_Material for this exercise_.
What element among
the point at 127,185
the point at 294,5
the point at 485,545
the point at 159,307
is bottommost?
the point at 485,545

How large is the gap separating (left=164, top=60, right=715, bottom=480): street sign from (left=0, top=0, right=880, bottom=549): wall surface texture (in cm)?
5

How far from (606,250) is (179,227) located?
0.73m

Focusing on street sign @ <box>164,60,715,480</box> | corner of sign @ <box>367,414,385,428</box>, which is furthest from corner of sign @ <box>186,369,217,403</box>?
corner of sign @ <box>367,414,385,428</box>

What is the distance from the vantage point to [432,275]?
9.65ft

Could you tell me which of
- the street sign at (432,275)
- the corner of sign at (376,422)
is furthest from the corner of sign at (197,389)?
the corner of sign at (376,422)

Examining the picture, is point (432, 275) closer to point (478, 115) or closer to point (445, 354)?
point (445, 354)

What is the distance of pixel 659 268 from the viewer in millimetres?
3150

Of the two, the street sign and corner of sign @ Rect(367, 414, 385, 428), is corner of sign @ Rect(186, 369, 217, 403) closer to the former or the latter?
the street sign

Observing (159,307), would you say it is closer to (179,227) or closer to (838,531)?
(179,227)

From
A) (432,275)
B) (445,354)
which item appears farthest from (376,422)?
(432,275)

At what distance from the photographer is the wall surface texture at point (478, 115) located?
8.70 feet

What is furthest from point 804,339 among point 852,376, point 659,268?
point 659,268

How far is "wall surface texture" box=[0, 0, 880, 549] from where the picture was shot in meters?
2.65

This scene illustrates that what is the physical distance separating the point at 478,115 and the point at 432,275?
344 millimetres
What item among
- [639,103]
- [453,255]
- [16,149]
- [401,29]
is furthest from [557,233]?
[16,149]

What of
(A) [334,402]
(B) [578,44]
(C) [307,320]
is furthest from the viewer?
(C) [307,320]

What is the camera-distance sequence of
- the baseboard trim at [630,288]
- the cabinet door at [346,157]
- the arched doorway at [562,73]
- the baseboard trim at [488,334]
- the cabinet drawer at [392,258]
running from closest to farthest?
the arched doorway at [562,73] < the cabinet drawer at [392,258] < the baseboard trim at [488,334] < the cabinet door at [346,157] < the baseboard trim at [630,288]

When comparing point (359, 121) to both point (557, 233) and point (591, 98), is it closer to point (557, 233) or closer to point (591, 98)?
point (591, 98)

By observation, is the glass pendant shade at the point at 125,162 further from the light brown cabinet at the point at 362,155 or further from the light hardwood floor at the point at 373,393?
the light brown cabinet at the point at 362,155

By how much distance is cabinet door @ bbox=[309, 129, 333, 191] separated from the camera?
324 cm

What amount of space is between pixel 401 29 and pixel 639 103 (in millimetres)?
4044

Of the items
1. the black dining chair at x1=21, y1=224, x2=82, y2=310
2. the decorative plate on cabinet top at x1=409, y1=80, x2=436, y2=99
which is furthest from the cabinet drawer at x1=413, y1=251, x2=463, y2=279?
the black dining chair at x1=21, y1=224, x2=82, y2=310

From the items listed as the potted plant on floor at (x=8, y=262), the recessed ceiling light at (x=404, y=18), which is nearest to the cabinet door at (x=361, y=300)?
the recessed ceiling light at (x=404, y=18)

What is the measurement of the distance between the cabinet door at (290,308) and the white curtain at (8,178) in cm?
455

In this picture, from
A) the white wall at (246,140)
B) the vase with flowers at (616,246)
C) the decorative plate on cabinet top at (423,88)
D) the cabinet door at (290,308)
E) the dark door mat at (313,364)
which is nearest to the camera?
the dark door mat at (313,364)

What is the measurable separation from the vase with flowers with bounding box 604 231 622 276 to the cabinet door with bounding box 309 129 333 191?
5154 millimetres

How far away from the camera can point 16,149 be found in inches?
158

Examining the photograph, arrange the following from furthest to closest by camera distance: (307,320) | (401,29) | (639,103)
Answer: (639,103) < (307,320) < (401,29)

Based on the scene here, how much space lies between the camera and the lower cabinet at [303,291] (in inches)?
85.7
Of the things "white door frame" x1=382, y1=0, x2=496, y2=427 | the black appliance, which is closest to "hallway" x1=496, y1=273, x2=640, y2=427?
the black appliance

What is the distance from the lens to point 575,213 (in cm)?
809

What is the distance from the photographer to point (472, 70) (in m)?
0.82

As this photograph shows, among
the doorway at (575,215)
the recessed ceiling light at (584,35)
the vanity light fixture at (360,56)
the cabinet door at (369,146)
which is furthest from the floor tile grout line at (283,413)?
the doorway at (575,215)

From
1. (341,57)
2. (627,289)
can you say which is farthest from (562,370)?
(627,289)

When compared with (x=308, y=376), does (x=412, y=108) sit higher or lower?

_Goal of the exercise_. Can you repeat everything from the start of the data down to and including the line that contains "344 millimetres", word for word?

_The answer_.
What element among
the point at 127,185
the point at 294,5
the point at 485,545
the point at 159,307
is bottommost?
the point at 485,545

How large is the gap separating (left=164, top=60, right=715, bottom=480): street sign from (left=0, top=0, right=880, bottom=549): wall surface texture (in cm)?
5

How far from (606,250) is (179,227) located?
0.73m

Focusing on street sign @ <box>164,60,715,480</box> | corner of sign @ <box>367,414,385,428</box>, which is furthest from corner of sign @ <box>186,369,217,403</box>?
corner of sign @ <box>367,414,385,428</box>

What is the distance from the vantage point to [432,275]?
9.65ft

Could you tell me which of
- the street sign at (432,275)
- the corner of sign at (376,422)
is furthest from the corner of sign at (197,389)?
the corner of sign at (376,422)

Examining the picture, is point (432, 275) closer to point (478, 115) or closer to point (445, 354)?
point (445, 354)

What is the distance of pixel 659 268 from the viewer in millimetres?
3150

Of the two, the street sign and corner of sign @ Rect(367, 414, 385, 428), is corner of sign @ Rect(186, 369, 217, 403) closer to the former or the latter?
the street sign

Observing (159,307), would you say it is closer to (179,227) or closer to (838,531)?
(179,227)

From
A) (432,275)
B) (445,354)
which item appears farthest from (376,422)?
(432,275)

At what distance from the photographer is the wall surface texture at point (478, 115) located?
8.70 feet

What is furthest from point 804,339 among point 852,376, point 659,268?
point 659,268

How far is "wall surface texture" box=[0, 0, 880, 549] from where the picture was shot in meters?
2.65

This scene illustrates that what is the physical distance separating the point at 478,115 and the point at 432,275?
344 millimetres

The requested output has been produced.